For the Texas team, however, a worse forced turnover rate than opposing free-throw rate is a bad duo.
“We don’t force turnovers and we foul — that’s a wicked combination. Teams that don’t force turnovers can win big, but you cannot foul,” Miller said on Monday.
The other area defensively that the Longhorns need to improve in is three-point defense. Texas is limiting opponents to a three-point rate of 35.6 percent, 60th nationally, but allowing opponents to make 35.4 percent of those attempts 258th nationally.
Because the Horns have a low three-point rate and an even lower assist rate, the degree of difficulty for those three-point attempts is heightened because they often come off the dribble, and the combination of allowing that level of efficiency from opponents and not making up for it in volume can create large margins like the Hoos notching a 24-point edge in points off threes in their 19-point win in December.
But despite those weaknesses offensively, Miller and his staff have managed to create the most efficient offense at Texas since DJ Augustin and Damion James led the Longhorns to the Elite Eight in 2007-08, an attack built primarily on getting to the free-throw line and scoring in the paint.
And it’s not just Vokietaitis buoying those areas of success — junior wing Dailyn Swain has also attempted more than 100 free throws so far this season and taken even more shots around the rim than the big Lithuanian.
Over the last four games, Swain has been sensational, averaging 25.8 points, 7.3 rebounds, 3.8 assists, and 2.5 steals while shooting 64.9 percent from the floor, 44.4 percent from three, and 87.5 percent from the free-throw line.
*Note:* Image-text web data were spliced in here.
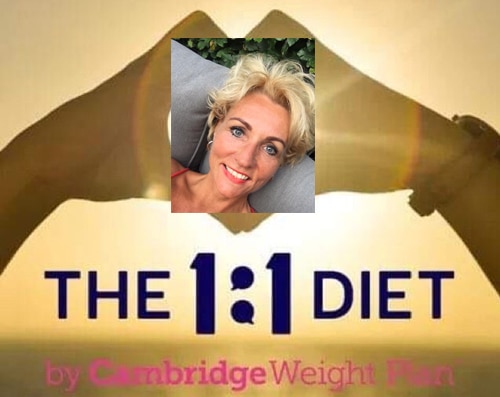 Brenda The 1:1 Diet Vaassen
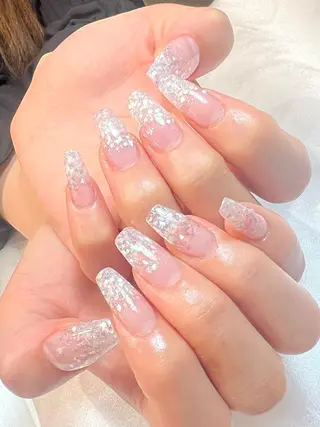 ネイル bijou nails所属・bijou nails 蓮のネイルデザイン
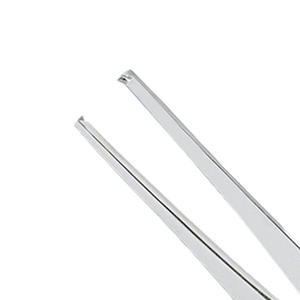 Pinzas Quirúrgicas para Aplicación de Apósitos con Puntas Finas para un Cuidado Preciso de Heridas y Procedimientos Médicos, Pinzas Profesionales para Aplicación de Apósitos - Product Image 5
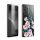 Sada pouzdra a ochranné fólie Kwmobile pro Samsung Galaxy A53 5G, vícebarevná, silikon/tvrzené sklo, KWM000021SF001C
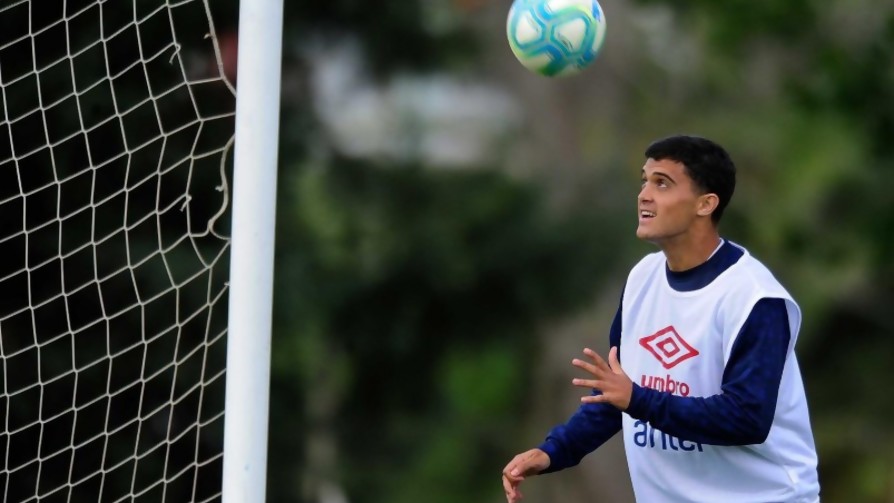 Jugador Chumbo: Agustín Oliveros - Jugador chumbo - Locos x el Fútbol | DelSol 99.5 FM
Already one of the most dangerous players in the country off the bounce, Swain’s ability to shoot threes effectively is a force multiplier for his game, especially in bailing Texas out of poor possessions in late-clock situations.
The shooting improvement has taken a lot of hard work behind the scenes from Swain, whose high-major interest out of high school in Columbus was limited by his lack of shooting range.
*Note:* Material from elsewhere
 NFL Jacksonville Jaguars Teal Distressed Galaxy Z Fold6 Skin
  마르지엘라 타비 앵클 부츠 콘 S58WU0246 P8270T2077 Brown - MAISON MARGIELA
“It wasn’t that he couldn’t shoot or you didn’t like the way his shot looked like, he basically ignored that part of the game. He did it really almost through his entire time in high school,” Miller said.
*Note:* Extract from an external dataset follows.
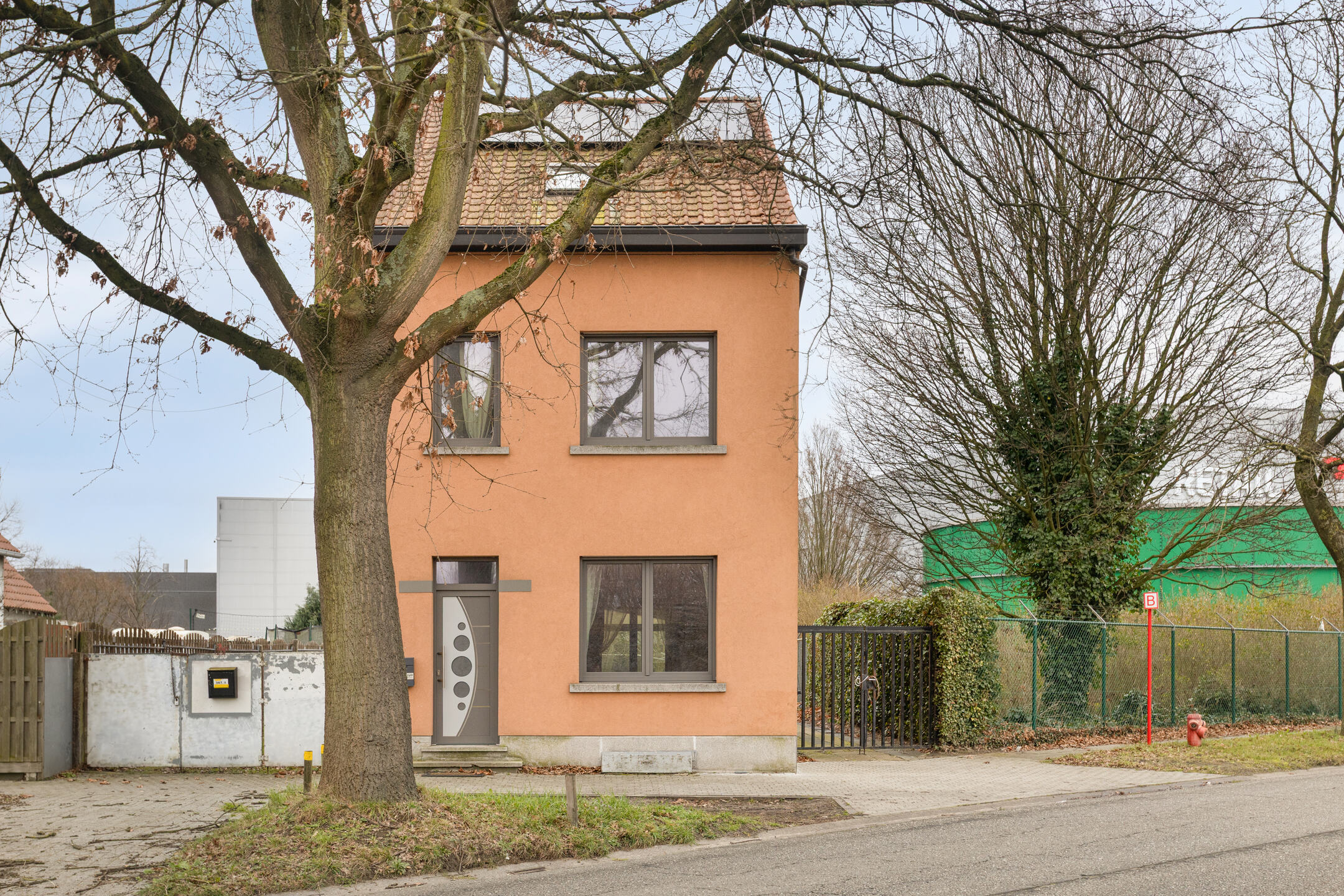 Open bebouwing met grote tuin in Mechelen - foto 2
After signing with Xavier, Swain was 4-of-26 shooting from three as a freshman (15.4 percent) before showing some signs of improvement in making seven of his 28 attempts last season (25 percent). In practice, Miller and his staff spent a year and a half forcing the talented wing to shoot open threes, leading to enough improvement that he gained the confidence to take and make them in games — he’s now a 31.7-percent shooter this season and at 35.5 percent in SEC play.
As an almost 80 percent career shooter from the free-throw line, Swain’s ability to convert those opportunities gave Miller hope that he could eventually add a three-point shot to his game. Now he has, and it’s made him one of the most efficient scorers in the nation’s best basketball conference.
South Carolina arrives in Austin with just two SEC wins, coming against LSU on the road and Oklahoma at home, leaving the Gamecocks at 15th in the conference in adjusted efficiency. But as the overtime loss to Mississippi State in the conference opener revealed a month ago, Texas can play poorly enough to lose to anyone, especially if the team is giving up a lot of three-pointers to opposing guards or debilitated by its fouling virus.
So Miller is emphasizing what the Longhorns need to do to win rather than focusing on the opponent specifically.
“We just have to be at our best. Period. I think it’s like a nameless, faceless league. On your end, your preparation, your readiness, how you attack the game, how you play, you’ve got to be at your best, and the more you can be at your best, the better opportunity you have for success. So the only thing that’s different about this week is we have back-to-back home games. Other than that, I think we have to look at this — this is an SEC team and we all know what that is,” Miller said.
Tip is at 6 p.m. Central on SEC Network with Texas boasting an 85-percent win probability, according to Bart Torvik.